“What’s it like, teaching
in Japan?”
Head tilts forward with a
hint of a grin, eyebrow raised, “You ever read Orwell?”
Wide-eyed now, “As in
1984? Big Brother, Room 101… Thought Police!”
Chuckles, then breaks into a
full smile, “That’s society. For
understanding what goes on around the ‘business end’ of education, A
Clergyman’s Daughter is a good read,
especially for people on the teaching side of that ‘profession’.”
“No. Haven’t read it. By
the way you talk about it, it reminds me of that gentleman’s joke the jowly one told… something about merely negotiating a price.”
“Well, it can be like that. What I’m thinking about is Dorothy’s
story, particularly Chapter 4.”
“Yeah?”
“Here, let me try. Will only
take a few minutes. Anyone who has done the rounds should be able to get every line. Here, let me pour you another one."

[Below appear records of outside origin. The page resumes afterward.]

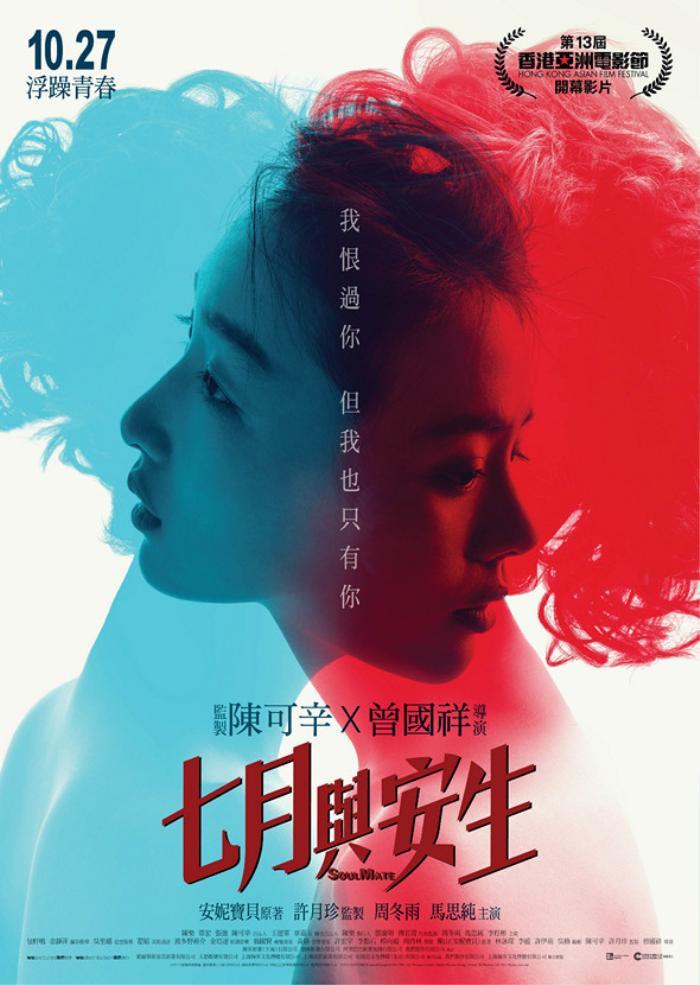 Châu Đông Vũ ra mắt được 10 năm: Người hâm mộ và cư dân mạng bày tỏ yêu thích diễn xuất tinh thâm của cô Ảnh 11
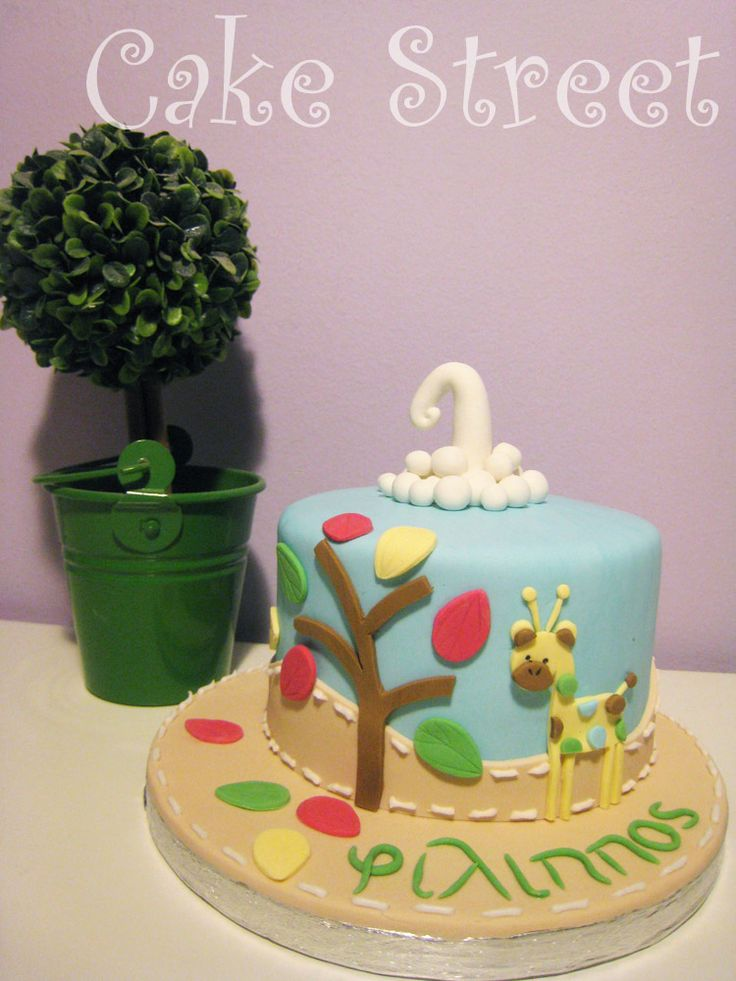 Giraffe Cake!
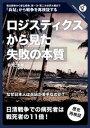 ロジスティクスから見た「失敗の本質」なぜ日本人は兵站が苦手なのか【電子書籍】[ 谷光太郎 ]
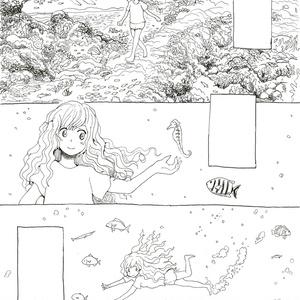 漫画短編「うみのタバルサ」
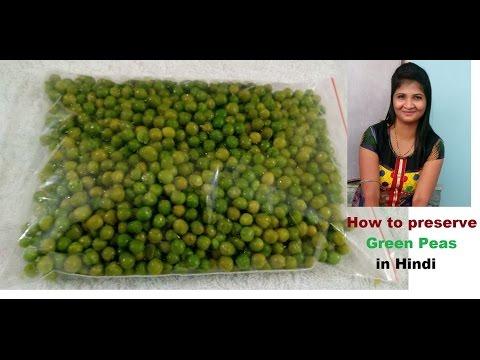 How to preserve green peas in hindi - मटर को कैसे स्टोर करें
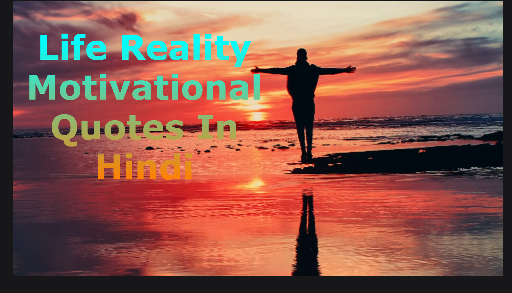 [2021+1000] Life Reality Motivational Quotes In Hindi- QUOTES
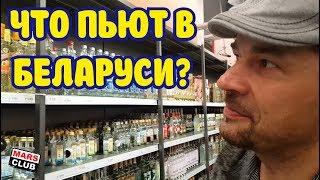 Что пьют в Белоруссии? Водка, бальзамы, кальвадос...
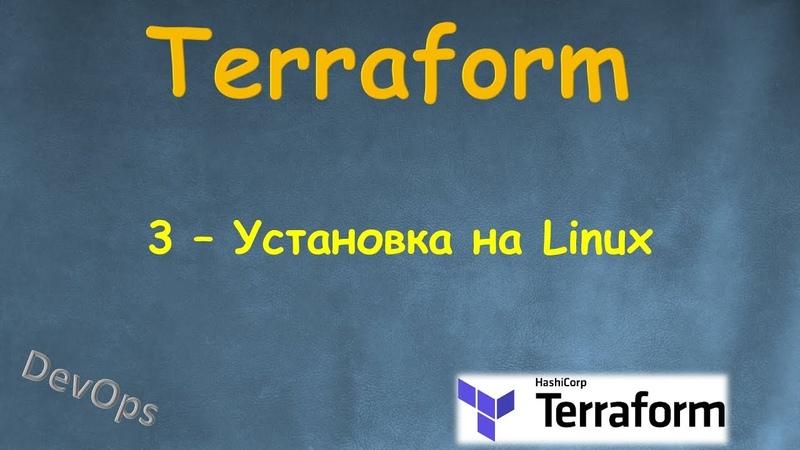 3 Terraform Установка на Linux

IPA image of cleansing beverage 'borrowed' from here.
In a soft,
reassuring tone, "It’s on the house. Now, just sit
back, relax, and get ready to watch the thoughts scroll.”
* * * * *
...............
How it had all been settled so quickly, and
what kind of school it could be that would take on a total stranger, and
unqualified at that, in the middle of the term, Dorothy could hardly imagine.
(163)
..............
Nobody knew what the feud was about, not even
Mrs Creevy or Mr Boulger themselves; it was a feud that they had inherited from
earlier proprietors of the two schools. In the mornings after breakfast they
would stalk up and down their respective back gardens, beside the very low wall
that separated them, pretending not to see one another and grinning with
hatred. (164)
.............
You could tell her [Boss Creevy] at a glance for a person
who knew exactly what she wanted, and would grasp it as ruthlessly as any
machine; not a bully exactly—you could somehow infer from her appearance that
she would not take enough interest in you to want to bully you—but a person who
would make use of you and then throw you aside with no more compunction than if
you had been a worn-out scrubbing-brush. (165)
............
‘Well, now, to come back to what I was
saying, Miss Strong was all right as a teacher, but she didn’t come up to my
ideas on what I call the MORAL SIDE…Miss Strong, Miss Brewer— well, she had what I call a weak
nature. You don’t get on with girls if you’ve got a weak nature. The end of it
all was that one morning one little girl crept up to the desk with a box of
matches and set fire to Miss Brewer’s skirt. Of course I wasn’t going to keep
her after that. In fact I had her out of the house the same afternoon—and I
didn’t give her any refs either, I can tell you!’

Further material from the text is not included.